The waters and bottomlands are sovereign public trust resources held by the State of Michigan in trust for the benefit of the citizens of Michigan and the Great Lakes region. Long-standing legal principles that balance federal and state interests weigh in favor states’ rights and jurisdiction over public navigable waters and bottomlands.

As an advocacy organization committed to protection of the precious state sovereign water resources, FLOW has requested permission to file a “friend of the court” brief, technically called an amicus brief, to provide the Sixth Circuit Court of Appeals our unique perspective regarding its knowledge and experience of Michigan and Great Lakes states’ sovereign ownership of public lands and water resources under the public trust doctrine. State courts are the sworn guardians with a responsibility to protect the public’s rights in and uses of navigable waters and submerged lands throughout the Great Lakes region. Our shared waters are a public trust, and it is the duty of our state governments to act as stewards of this trust, ensuring that the interests of current and future generations are safeguarded.

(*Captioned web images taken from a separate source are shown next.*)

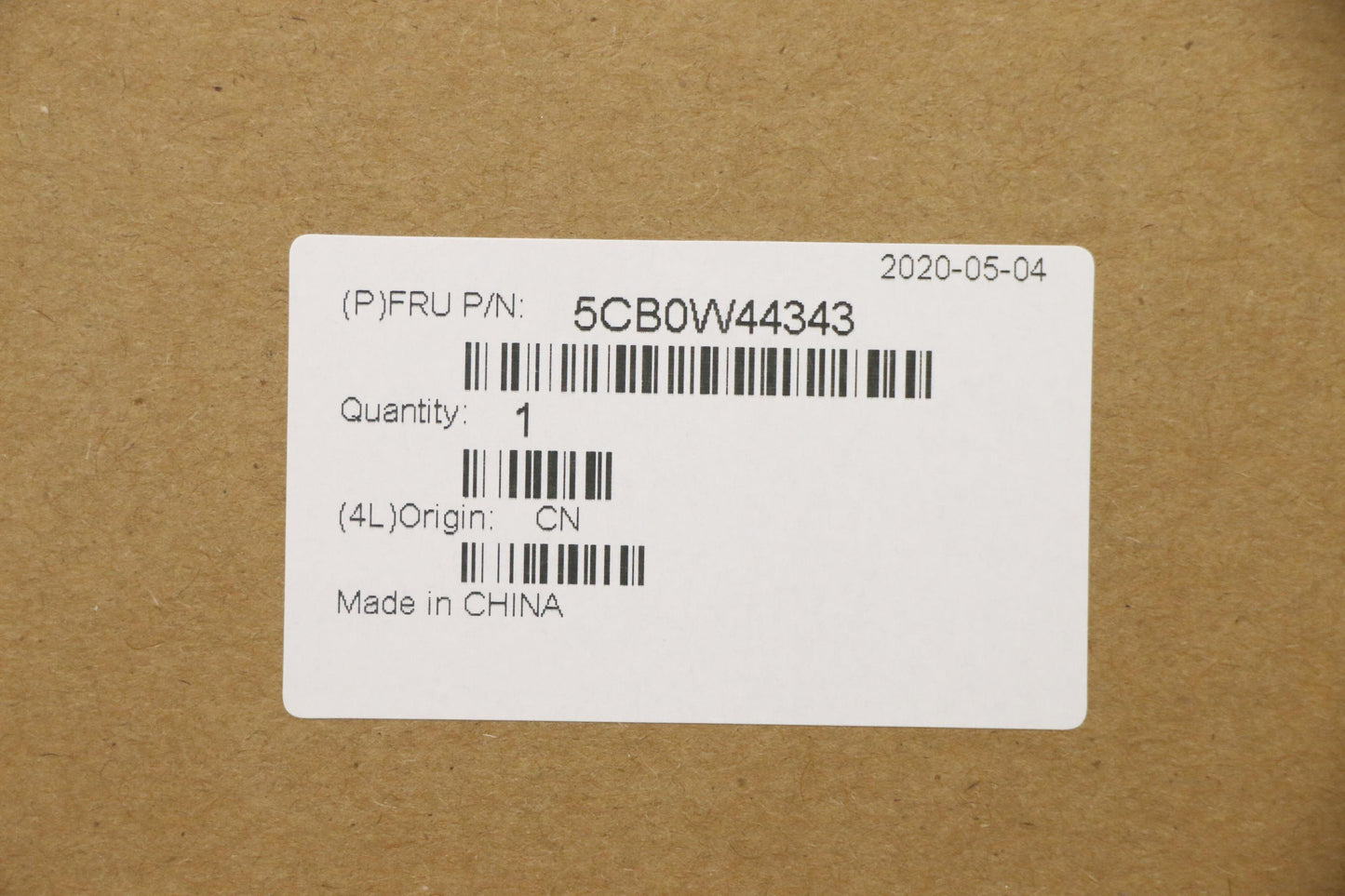 Lenovo Lva Kb Bel W Bl Fp Top Mgr Sp - 5CB0W44343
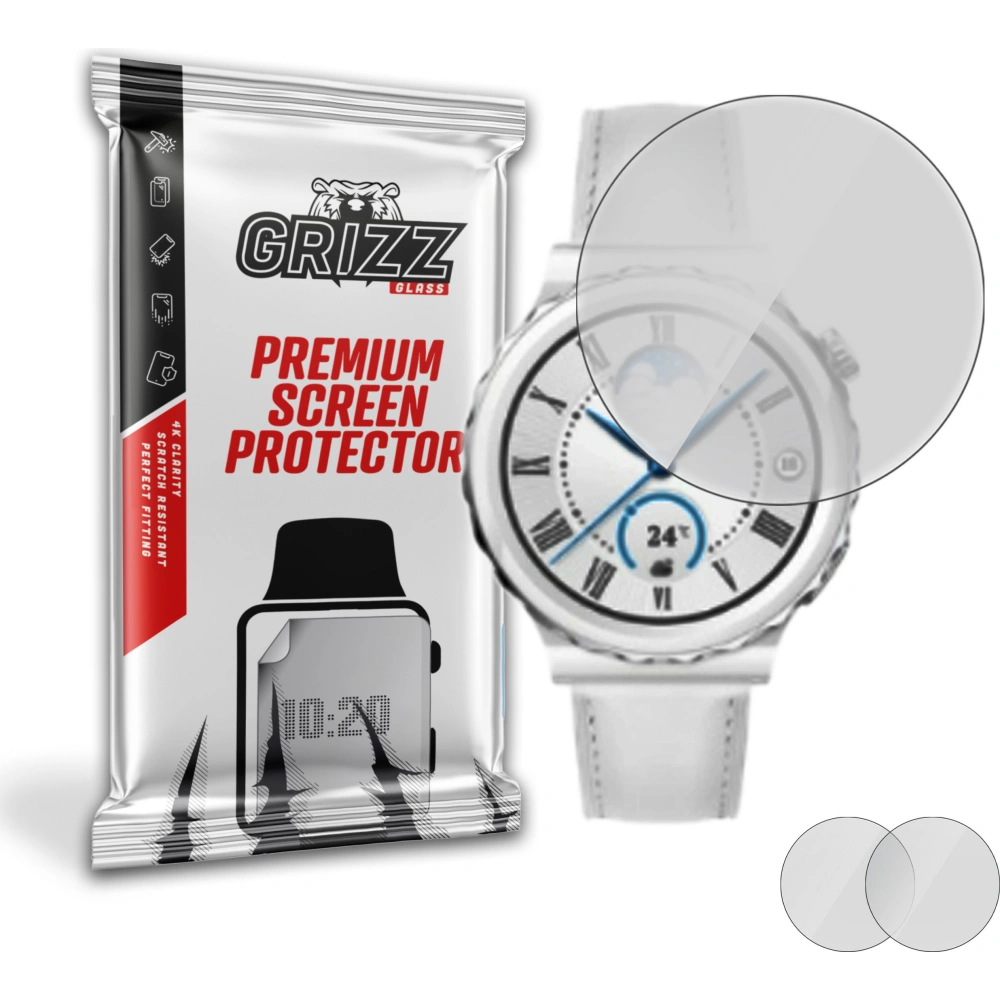 Hurtownia GSM - Fólie matná GrizzGlass PaperScreen pro Huawei Watch GT 3 Pro 43mm - GRZ2961 - {ean13} - Hurt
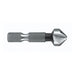 Ruko Avellanador cónico DIN 335 forma C 90º HSS mango hexagonal 1/4" (Ø máx. 8,3 mm)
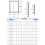 400x500mm Durable Inspection Panel Access Door White Wall Hatch ABS Plastic 2
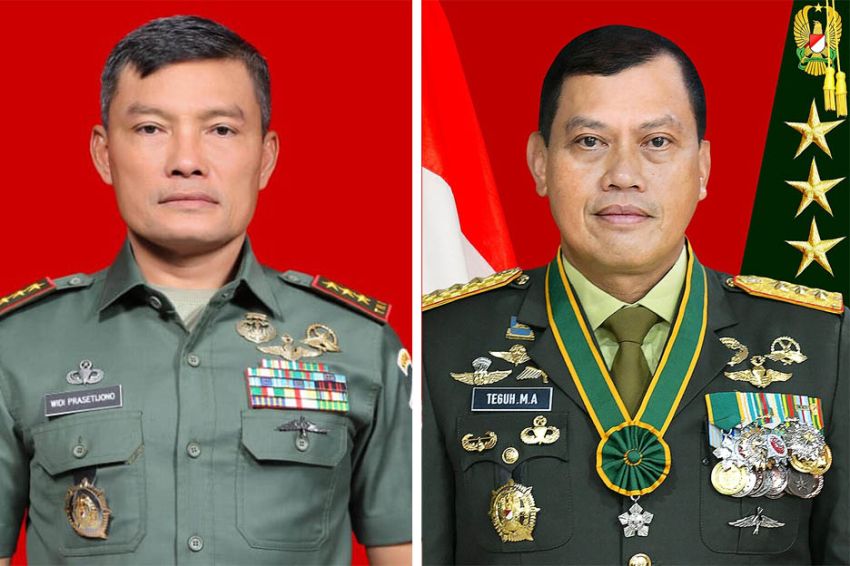 Letjen TNI dari Jawa Timur yang Pernah Menjabat sebagai Danjen Kopassus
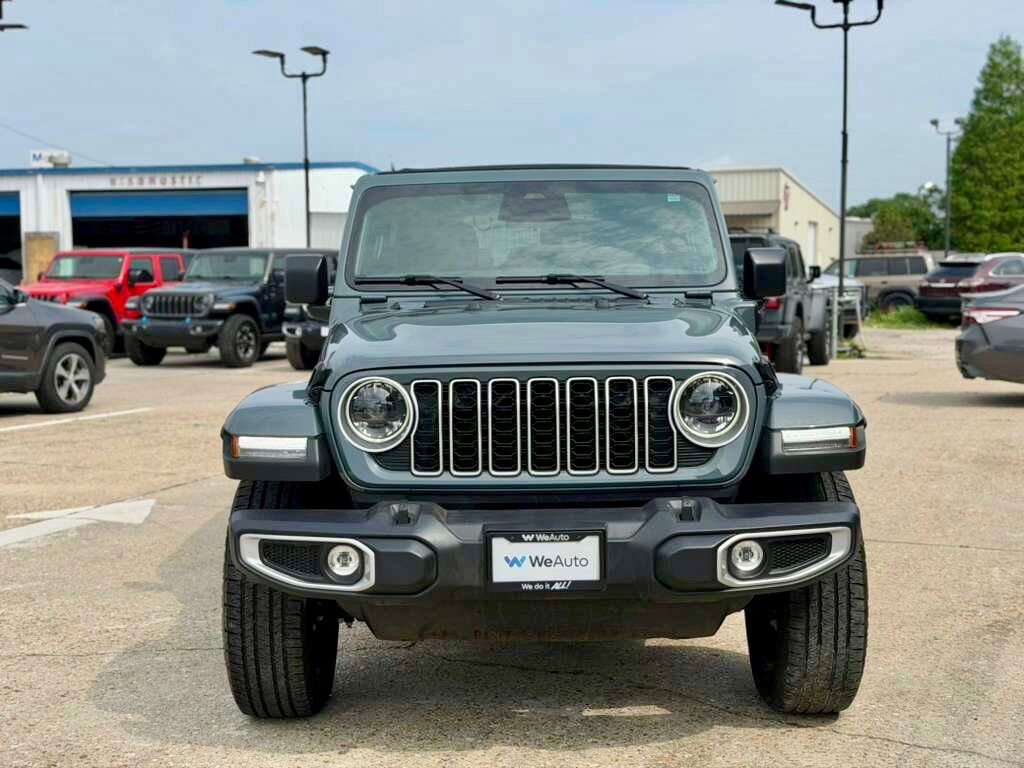 2025 Jeep Wrangler 4xe Sahara 4xe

But for the State of Michigan’s conditional authorization under public trust law, Line 5 could not have been built on the bottomlands of Lake Michigan in the Straits of Mackinac. When the state granted an easement to Enbridge’s predecessor 70 years ago, it was subject to the perpetual duty and right of the state to assure the public trust in the Great Lakes is never impaired. The easement was never properly authorized, and in any event, is subject to revocation and termination when the public trust waters and natural resources are threatened with risks of devastating harm. In the absence of that authorization and in the face of this extraordinary risk, Line 5 can not continue to operate.

The Great Lakes Business Network (GLBN) alongside 60 Tribes and First Nations have filed two additional amici briefs supporting the Attorney General’s request to remand the Line 5 public trust case back to state court.